▶ **Short problem**
List everything from the line containing "Among the items" down to the line containing "which one is nearest to point (363, 575)?" in the data below as a numbered list, omitting blank lines. Include both of those lines and nothing outside them.

▶ **Input records**
====================
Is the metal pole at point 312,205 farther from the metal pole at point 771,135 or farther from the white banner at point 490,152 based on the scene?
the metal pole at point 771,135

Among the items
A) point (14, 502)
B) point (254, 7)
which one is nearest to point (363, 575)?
====================
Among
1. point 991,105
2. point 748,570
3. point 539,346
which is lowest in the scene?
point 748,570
====================
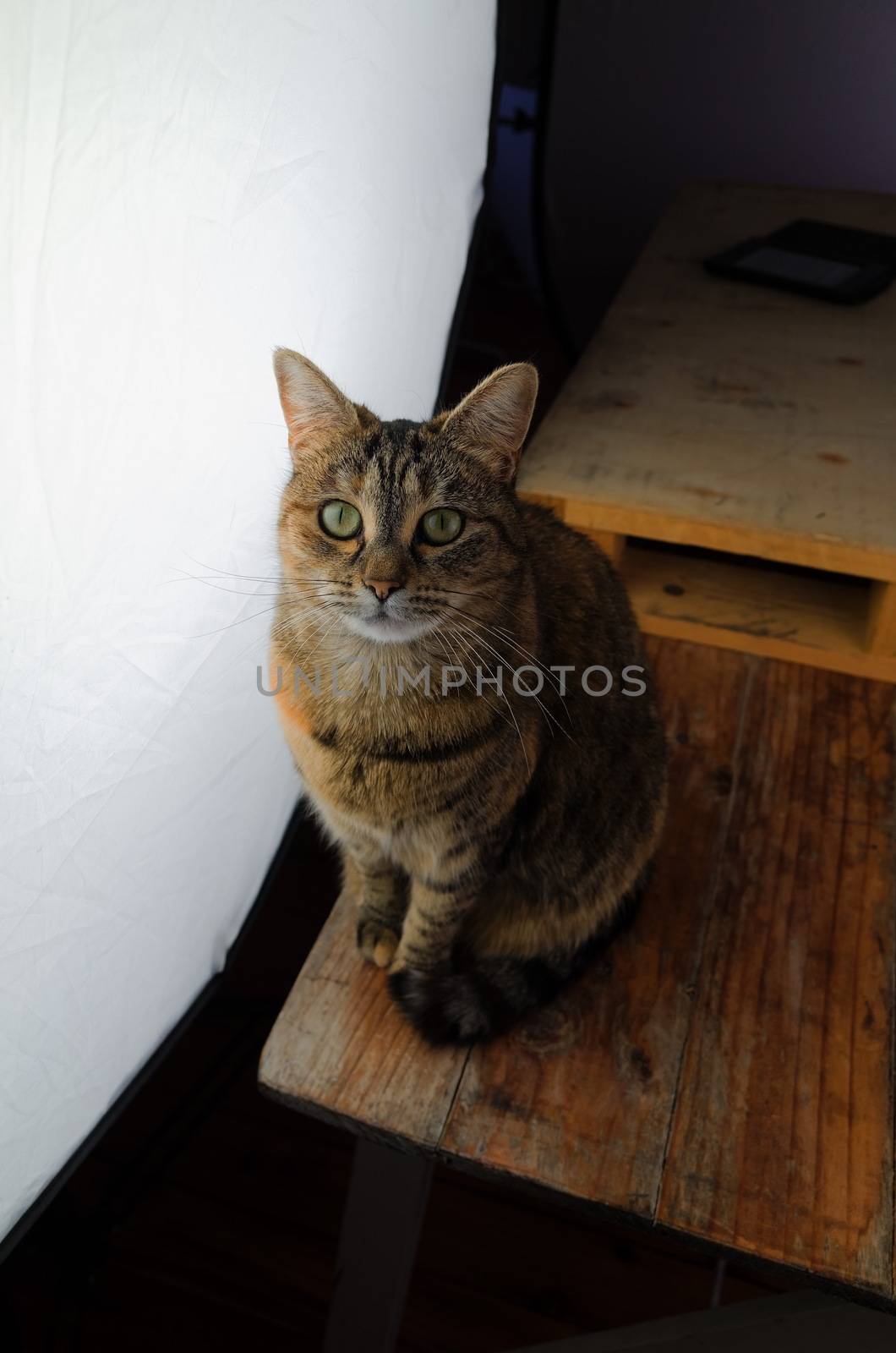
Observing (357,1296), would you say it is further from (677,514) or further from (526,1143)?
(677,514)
====================
▶ **Reply**
1. Among the items
2. A) point (14, 502)
3. B) point (254, 7)
4. which one is nearest to point (363, 575)?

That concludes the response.